This weekend I got a chance to travel a bit and meet up with another response volunteer, Jordan, at his site by Lake Ruhondo. The north has lakes, volcanoes and gorillas. As pretty as I think my site is, it's hard to argue with that combo. Jordan has not just a lake, but an island in the lake where you can go and enjoy a drink on the water's edge. So of course we did!
Me and Jordan
Another PCV, Erica joined us! :)
The day started out a bit rainy and overcast but that didn't stop us too much!

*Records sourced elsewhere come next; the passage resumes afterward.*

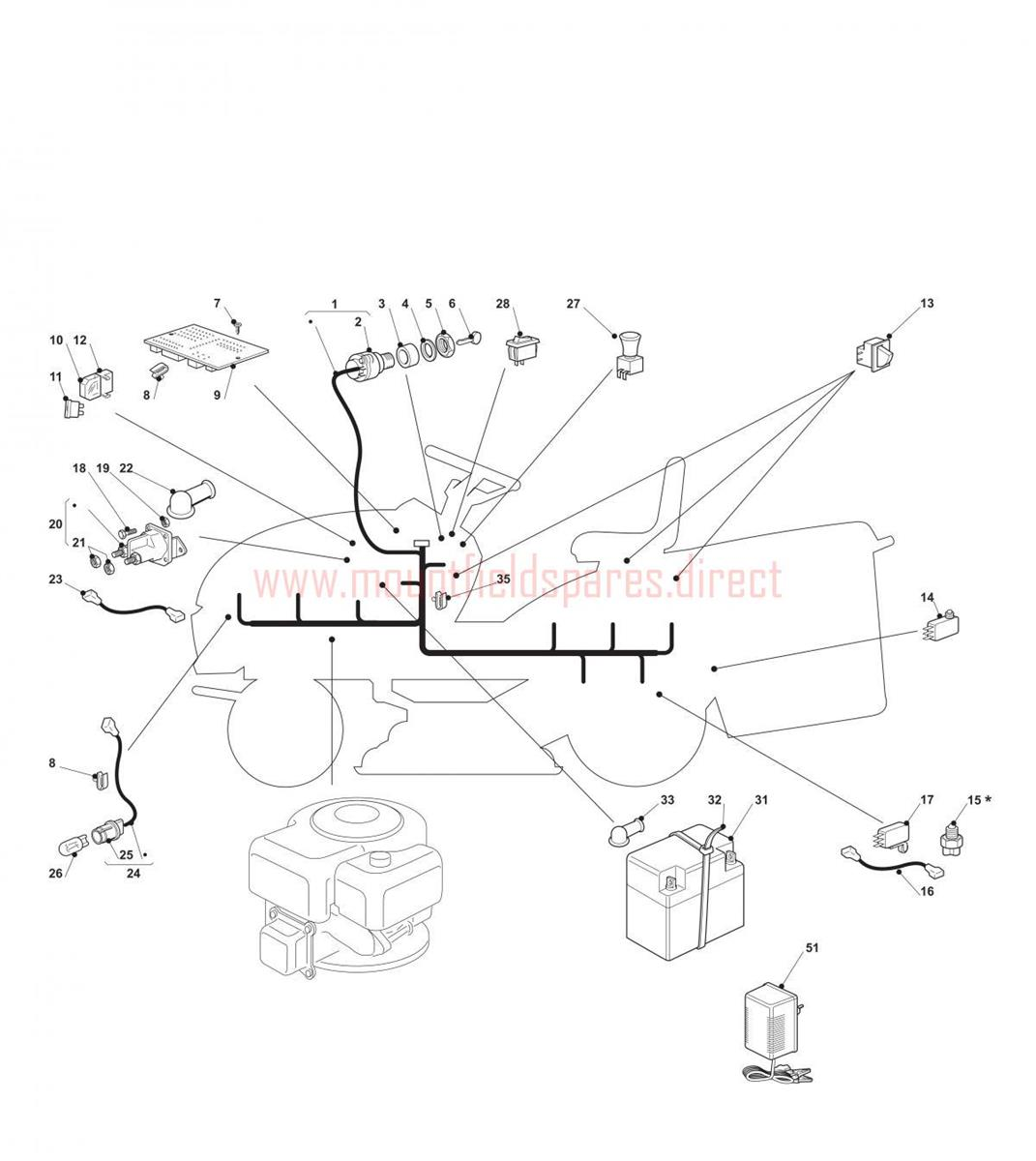 Electrical System Assembly Mountfield T35m 1436m 1436h 2008 Model T35 Wiring Diagram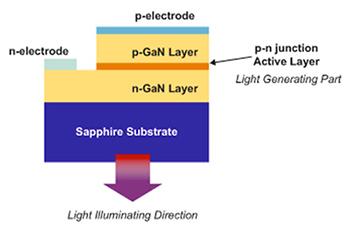 基于SiC技術的碳化硅襯底提升LED的發光度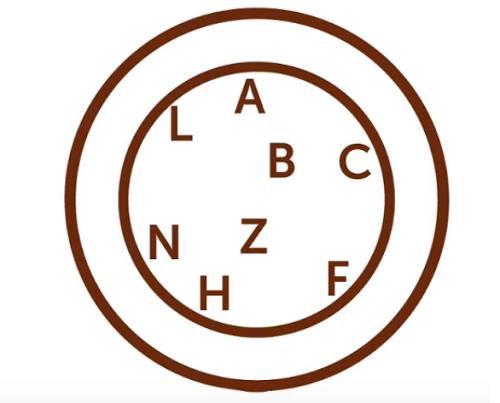 Bốn câu đố tìm chữ hoặc số khác biệt trong hình - 1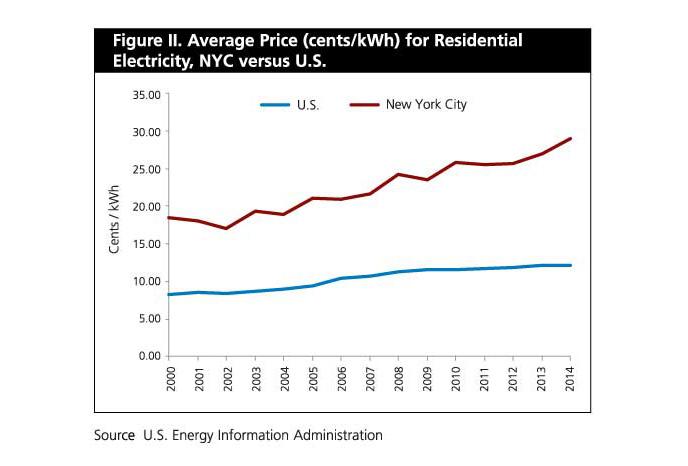 April 2015 Economic Snapshot NYCEDC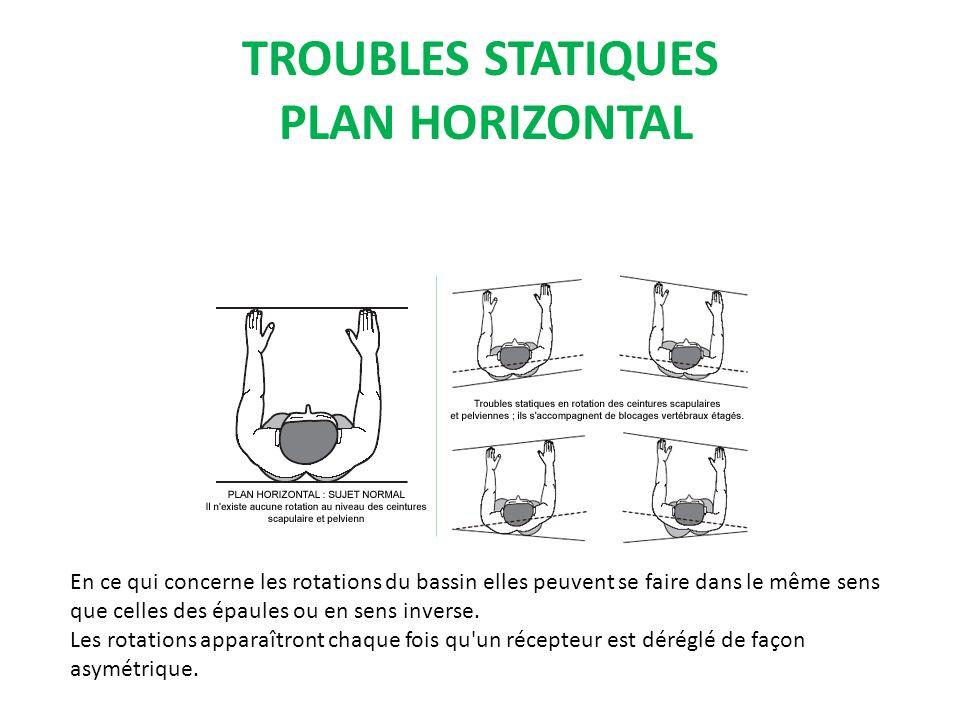 TROUBLES STATIQUES PLAN HORIZONTAL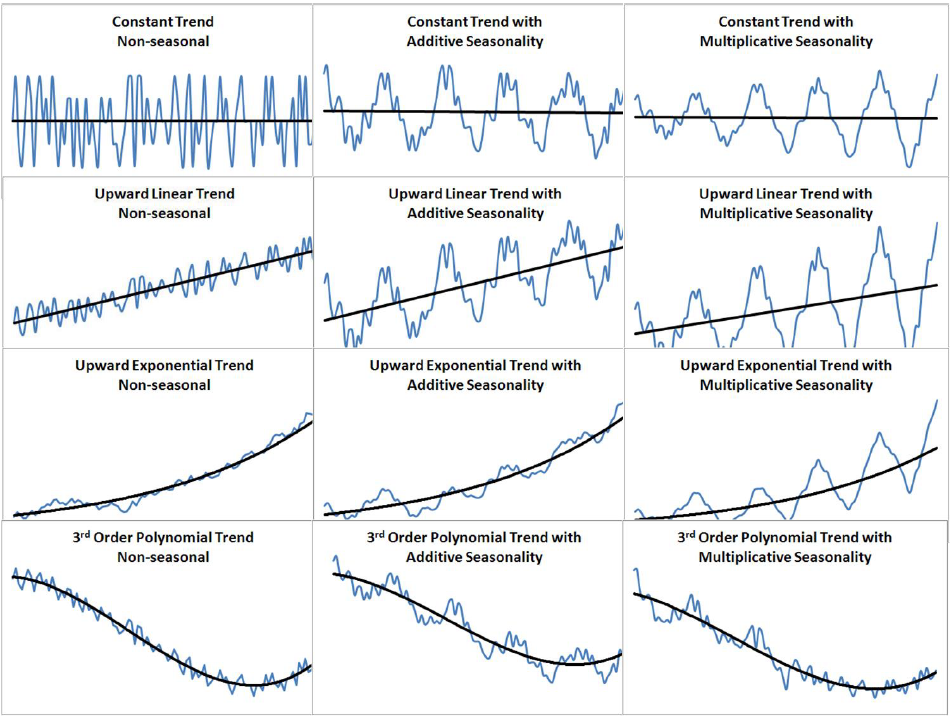 Selecting forecasting methods in data science electricity selecting forecasting methods in data science fandeluxe Images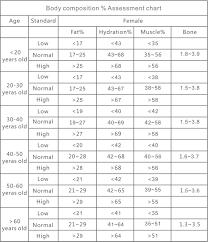 Body Hydration Level Chart Better Basics User Guide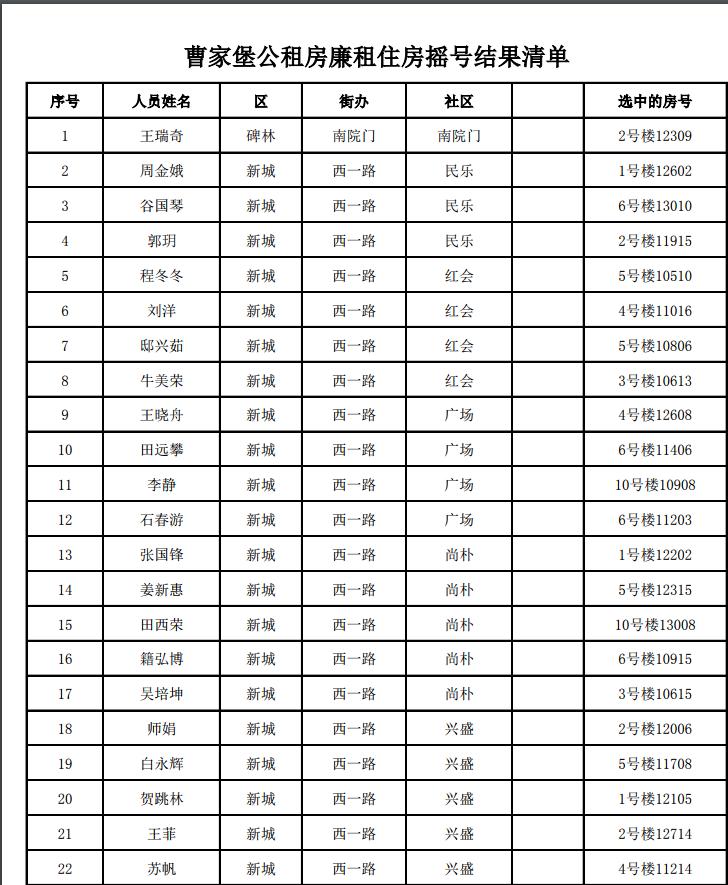 2017西安曹家堡公租房摇号结果名单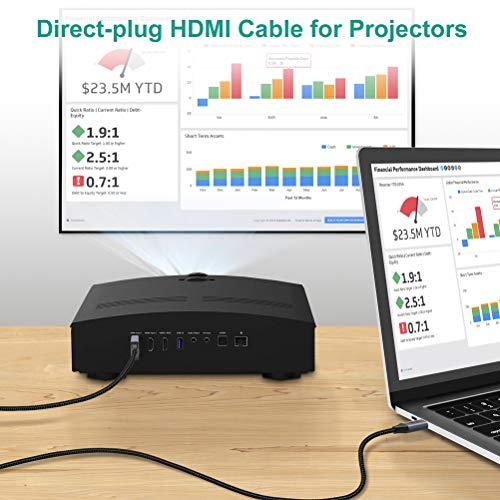 CHOETECH USB C HDMI Cavo (4K a 60Hz), HDMI Cable per iPad PRO 2018, MacBook Air 2018, MacBook PRO, MacBook, Galaxy S10/S10 Plus/S9/S9 Plus/S8/S8 Plus, Huawei P30/P30 Pro/P20/P20 Pro/Mate 20//Mate 10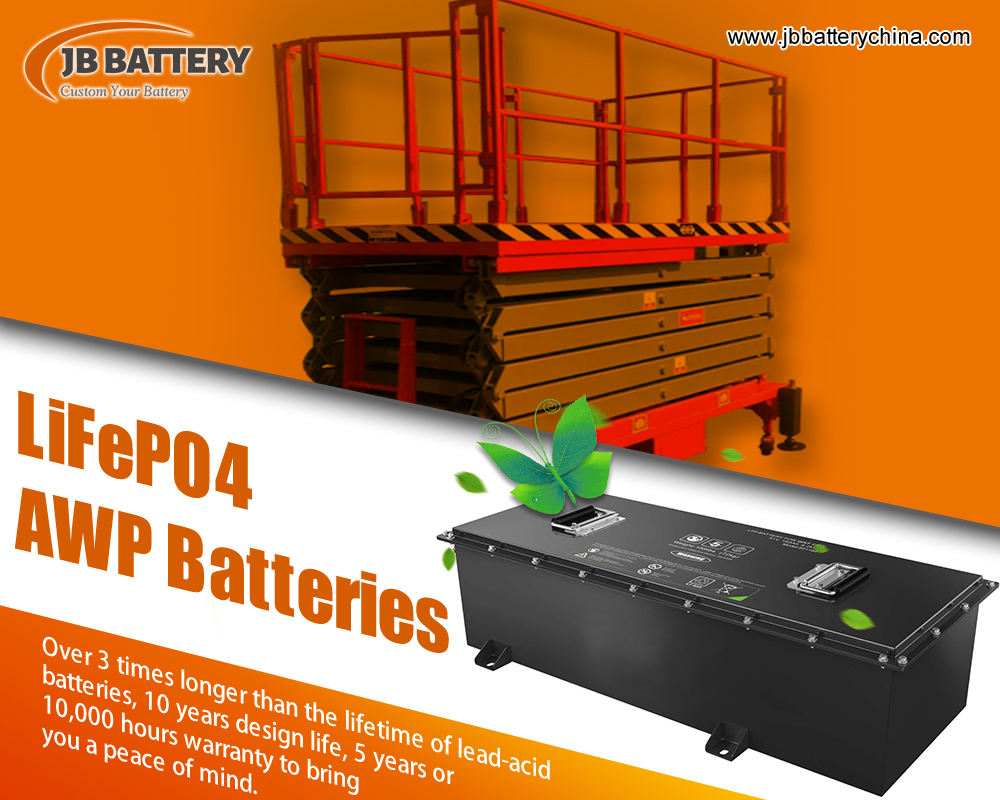 China Lithium Ion Battery Factory (26)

Despite the initial problems when I first moved in, things are going well. My school is really wonderful with teachers who actually show up and teach class, several female teachers-one in particular who moved to the area last year and "knows how difficult it is to be somewhere new" has taken me under her wing helping me with basic things like buying credit for my electricity meter and making sure I get the right prices at the market.
Schools runs from 7:30 am to 4:30pm with a two hour lunch. There's free lunch at school (usually beans and rice-but yay free food) and so I eat there and then stick around for clubs in the second hour or go home for a short nap/rest.
I'm running the school library (the school has a library!) Kids can come in during the day to use the books and study and just recently the dean of studies gave me the papers so the kids can take home books and study as well. I have my own little domain where I can ready, prepare for class or go on my phone (pretty decent internet here!). The library is a bit disorganized for the moment so I'll also be working on that for the coming months.
Additionally I have three 2 hour long classes once a week with the seniors, juniors and sophomores who are in the "Kinyarwanda, Kiswahili and English" track. It's kind of a supplemental class so I'm supposed to focus on conversation, listening and communication skills. It works out perfectly since I'm just here for the last term that I can sort of jump in wherever and choose topics and classes that I like. All three classes have less than 30 students and the students are pretty well behaved -a bit change from the challenges of Togo! I'm also leading the BeGlow (Boys Excellence, Girls Leading Our World) club which meets at lunch time. They've done a lot with health topics, gender balance and peer pressure with the last volunteer so I'll be trying to work on some leadership activities with them. We'll see how it goes- there's a lot of middle schoolers in the club and their English isn't very strong. I'm working with another teacher to lead the club, but there have been some miscommunications and so we haven't been entirely on the same page so far.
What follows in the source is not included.